= MATERIAL SUPPLIED =

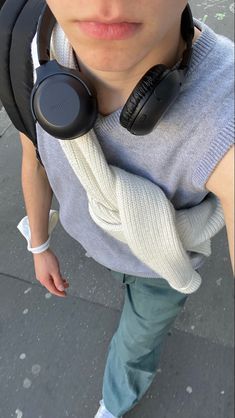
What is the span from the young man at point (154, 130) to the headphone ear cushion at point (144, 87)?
0.03 m

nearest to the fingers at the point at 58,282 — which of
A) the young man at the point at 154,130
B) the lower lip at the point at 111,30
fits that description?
the young man at the point at 154,130

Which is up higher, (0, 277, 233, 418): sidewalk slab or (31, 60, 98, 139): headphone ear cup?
(31, 60, 98, 139): headphone ear cup

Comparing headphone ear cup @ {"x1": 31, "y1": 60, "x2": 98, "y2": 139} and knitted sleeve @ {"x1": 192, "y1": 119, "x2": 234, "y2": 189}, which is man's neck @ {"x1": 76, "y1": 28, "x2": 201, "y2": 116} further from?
knitted sleeve @ {"x1": 192, "y1": 119, "x2": 234, "y2": 189}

= TASK GOAL =
Transcribe the text of the material above word for word, omitting the pictures.

= ANSWER TO THE EXERCISE =
What is the span from the young man at point (154, 130) to the headphone ear cushion at point (144, 87)?
0.03 m

nearest to the fingers at the point at 58,282 — which of
A) the young man at the point at 154,130
B) the lower lip at the point at 111,30
fits that description?
the young man at the point at 154,130

Which is up higher, (0, 277, 233, 418): sidewalk slab or (31, 60, 98, 139): headphone ear cup?
(31, 60, 98, 139): headphone ear cup

Comparing headphone ear cup @ {"x1": 31, "y1": 60, "x2": 98, "y2": 139} and knitted sleeve @ {"x1": 192, "y1": 119, "x2": 234, "y2": 189}, which is man's neck @ {"x1": 76, "y1": 28, "x2": 201, "y2": 116} further from?
knitted sleeve @ {"x1": 192, "y1": 119, "x2": 234, "y2": 189}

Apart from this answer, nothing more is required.